■ **EXERCISE DIRECTIONS**:
Your task is to repeat exactly the lines below between the line holding "(White) (Black) (Biscuit) (Stainless Steel)" and the line holding "vhodné pro subluxované rameno", inclusive, and only those.
BEGIN
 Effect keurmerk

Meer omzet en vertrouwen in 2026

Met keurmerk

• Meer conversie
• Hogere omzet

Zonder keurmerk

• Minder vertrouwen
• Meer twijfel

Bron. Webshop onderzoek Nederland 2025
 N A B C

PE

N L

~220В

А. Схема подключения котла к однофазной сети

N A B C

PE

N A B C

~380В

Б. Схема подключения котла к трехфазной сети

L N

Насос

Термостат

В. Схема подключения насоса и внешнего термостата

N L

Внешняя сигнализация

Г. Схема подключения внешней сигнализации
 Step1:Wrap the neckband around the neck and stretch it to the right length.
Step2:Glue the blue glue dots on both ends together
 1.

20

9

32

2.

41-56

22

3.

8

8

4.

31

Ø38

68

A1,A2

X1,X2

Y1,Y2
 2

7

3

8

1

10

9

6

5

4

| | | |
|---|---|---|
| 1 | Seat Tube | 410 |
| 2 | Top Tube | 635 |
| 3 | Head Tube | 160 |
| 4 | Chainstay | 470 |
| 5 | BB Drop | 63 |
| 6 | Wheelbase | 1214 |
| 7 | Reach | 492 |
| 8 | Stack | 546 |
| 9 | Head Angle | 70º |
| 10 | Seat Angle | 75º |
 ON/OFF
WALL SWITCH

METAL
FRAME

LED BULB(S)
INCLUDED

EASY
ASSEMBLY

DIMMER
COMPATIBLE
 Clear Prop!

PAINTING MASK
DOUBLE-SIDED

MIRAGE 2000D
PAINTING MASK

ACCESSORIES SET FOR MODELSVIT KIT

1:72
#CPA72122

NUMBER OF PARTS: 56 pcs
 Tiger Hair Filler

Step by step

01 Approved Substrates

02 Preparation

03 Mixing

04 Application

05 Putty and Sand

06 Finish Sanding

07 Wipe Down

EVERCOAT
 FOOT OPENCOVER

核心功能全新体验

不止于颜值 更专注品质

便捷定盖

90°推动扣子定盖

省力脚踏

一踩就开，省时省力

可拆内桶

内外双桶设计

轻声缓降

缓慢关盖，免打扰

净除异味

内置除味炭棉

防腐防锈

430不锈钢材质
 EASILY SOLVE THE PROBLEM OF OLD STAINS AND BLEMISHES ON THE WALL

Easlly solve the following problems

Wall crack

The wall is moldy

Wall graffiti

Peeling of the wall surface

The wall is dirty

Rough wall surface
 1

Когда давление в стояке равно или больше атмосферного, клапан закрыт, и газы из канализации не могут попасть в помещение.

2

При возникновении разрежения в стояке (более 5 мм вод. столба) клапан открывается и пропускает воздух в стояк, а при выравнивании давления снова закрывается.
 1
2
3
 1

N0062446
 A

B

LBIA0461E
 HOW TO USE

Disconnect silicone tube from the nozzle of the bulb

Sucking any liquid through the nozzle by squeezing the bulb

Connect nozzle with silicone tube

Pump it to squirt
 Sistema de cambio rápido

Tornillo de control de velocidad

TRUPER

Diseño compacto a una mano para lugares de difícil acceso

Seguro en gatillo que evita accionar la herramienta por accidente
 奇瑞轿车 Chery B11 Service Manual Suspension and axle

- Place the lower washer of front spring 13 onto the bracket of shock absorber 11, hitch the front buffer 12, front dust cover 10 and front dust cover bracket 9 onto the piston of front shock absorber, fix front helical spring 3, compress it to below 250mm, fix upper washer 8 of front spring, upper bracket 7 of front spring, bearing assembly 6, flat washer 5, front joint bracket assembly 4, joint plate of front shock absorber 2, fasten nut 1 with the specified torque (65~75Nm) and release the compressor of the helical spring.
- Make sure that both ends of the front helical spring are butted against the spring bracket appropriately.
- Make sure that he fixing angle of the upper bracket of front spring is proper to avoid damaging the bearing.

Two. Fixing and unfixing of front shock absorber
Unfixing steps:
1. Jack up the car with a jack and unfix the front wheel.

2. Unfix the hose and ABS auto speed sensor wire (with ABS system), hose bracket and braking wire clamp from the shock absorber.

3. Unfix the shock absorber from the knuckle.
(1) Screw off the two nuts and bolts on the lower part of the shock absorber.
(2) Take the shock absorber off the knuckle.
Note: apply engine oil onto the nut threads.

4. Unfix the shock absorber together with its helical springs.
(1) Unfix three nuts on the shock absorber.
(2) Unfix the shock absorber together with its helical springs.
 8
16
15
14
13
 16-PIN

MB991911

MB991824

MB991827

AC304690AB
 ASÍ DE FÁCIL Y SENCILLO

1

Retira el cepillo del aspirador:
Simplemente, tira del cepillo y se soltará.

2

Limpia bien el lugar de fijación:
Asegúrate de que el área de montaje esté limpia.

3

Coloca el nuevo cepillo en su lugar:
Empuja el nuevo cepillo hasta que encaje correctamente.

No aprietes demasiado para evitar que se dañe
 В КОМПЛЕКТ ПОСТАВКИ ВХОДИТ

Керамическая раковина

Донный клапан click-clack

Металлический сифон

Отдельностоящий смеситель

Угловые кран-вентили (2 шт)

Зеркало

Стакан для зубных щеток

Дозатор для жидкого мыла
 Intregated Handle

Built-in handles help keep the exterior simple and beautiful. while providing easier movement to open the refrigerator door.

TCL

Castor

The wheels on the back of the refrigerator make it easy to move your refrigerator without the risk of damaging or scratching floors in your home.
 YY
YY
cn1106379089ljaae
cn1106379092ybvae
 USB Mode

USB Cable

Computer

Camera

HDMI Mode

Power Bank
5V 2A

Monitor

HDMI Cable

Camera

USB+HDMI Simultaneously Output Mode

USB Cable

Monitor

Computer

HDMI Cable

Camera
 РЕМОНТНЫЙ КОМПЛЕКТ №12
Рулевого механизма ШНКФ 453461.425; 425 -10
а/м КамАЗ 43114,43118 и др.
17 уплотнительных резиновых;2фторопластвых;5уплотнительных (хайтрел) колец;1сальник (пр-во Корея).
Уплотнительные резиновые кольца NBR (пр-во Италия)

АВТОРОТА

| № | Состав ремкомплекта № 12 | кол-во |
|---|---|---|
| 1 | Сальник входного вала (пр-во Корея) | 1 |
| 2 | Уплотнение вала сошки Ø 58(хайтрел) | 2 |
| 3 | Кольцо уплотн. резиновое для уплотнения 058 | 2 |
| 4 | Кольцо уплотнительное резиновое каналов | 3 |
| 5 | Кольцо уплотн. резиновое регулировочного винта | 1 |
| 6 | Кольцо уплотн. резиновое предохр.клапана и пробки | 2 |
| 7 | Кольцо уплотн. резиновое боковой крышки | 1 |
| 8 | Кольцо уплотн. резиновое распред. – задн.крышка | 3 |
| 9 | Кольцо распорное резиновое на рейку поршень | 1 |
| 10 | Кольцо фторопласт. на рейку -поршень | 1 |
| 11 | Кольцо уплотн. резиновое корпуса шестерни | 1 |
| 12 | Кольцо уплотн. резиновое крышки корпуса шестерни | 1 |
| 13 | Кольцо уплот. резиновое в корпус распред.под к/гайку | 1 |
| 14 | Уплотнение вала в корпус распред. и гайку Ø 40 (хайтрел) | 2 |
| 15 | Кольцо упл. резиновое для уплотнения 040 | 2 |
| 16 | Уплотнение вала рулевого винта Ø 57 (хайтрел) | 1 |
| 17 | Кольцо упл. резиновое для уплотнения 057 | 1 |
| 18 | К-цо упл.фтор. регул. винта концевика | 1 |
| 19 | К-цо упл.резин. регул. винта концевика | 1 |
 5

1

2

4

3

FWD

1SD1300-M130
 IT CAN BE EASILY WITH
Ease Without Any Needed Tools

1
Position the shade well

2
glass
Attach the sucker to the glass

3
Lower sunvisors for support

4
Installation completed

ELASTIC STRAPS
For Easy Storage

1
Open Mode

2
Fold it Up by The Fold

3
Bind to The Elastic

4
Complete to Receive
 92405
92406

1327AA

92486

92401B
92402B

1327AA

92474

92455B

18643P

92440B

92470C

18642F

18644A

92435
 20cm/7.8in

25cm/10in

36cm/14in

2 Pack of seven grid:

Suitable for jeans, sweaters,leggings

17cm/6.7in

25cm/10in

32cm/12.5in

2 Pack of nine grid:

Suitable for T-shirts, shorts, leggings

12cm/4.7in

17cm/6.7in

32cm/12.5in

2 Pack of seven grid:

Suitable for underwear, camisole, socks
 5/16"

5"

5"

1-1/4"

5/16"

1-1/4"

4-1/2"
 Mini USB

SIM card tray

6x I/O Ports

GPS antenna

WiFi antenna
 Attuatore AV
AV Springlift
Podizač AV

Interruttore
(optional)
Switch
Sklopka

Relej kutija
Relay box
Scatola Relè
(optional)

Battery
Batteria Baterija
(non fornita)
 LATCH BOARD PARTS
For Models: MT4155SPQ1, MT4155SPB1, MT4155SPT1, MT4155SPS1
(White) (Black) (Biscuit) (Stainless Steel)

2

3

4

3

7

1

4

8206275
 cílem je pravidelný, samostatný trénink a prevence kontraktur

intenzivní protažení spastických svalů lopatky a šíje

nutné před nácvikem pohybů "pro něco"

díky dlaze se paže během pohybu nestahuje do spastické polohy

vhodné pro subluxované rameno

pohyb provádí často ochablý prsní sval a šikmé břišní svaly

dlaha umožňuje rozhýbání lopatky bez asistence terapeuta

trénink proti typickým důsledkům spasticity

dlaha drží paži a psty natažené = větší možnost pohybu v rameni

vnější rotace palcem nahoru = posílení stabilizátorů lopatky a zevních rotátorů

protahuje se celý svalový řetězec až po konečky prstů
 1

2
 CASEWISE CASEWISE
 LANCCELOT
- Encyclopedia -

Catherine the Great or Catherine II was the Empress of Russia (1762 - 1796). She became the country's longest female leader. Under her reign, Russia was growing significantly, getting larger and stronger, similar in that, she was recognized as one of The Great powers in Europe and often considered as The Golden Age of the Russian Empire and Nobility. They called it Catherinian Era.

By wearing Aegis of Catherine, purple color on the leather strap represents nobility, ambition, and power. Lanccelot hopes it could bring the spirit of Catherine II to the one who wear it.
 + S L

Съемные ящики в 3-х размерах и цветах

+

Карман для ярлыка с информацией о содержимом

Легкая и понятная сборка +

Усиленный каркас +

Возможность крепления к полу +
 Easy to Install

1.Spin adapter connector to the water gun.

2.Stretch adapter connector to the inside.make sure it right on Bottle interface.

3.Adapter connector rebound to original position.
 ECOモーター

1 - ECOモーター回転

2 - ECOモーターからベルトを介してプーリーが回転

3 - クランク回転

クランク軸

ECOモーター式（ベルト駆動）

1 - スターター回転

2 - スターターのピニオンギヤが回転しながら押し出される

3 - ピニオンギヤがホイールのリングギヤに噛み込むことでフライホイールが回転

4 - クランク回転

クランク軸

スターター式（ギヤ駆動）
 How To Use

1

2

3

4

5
END
■ **TASK OUTPUT**:
(White) (Black) (Biscuit) (Stainless Steel)

2

3

4

3

7

1

4

8206275
 cílem je pravidelný, samostatný trénink a prevence kontraktur

intenzivní protažení spastických svalů lopatky a šíje

nutné před nácvikem pohybů "pro něco"

díky dlaze se paže během pohybu nestahuje do spastické polohy

vhodné pro subluxované rameno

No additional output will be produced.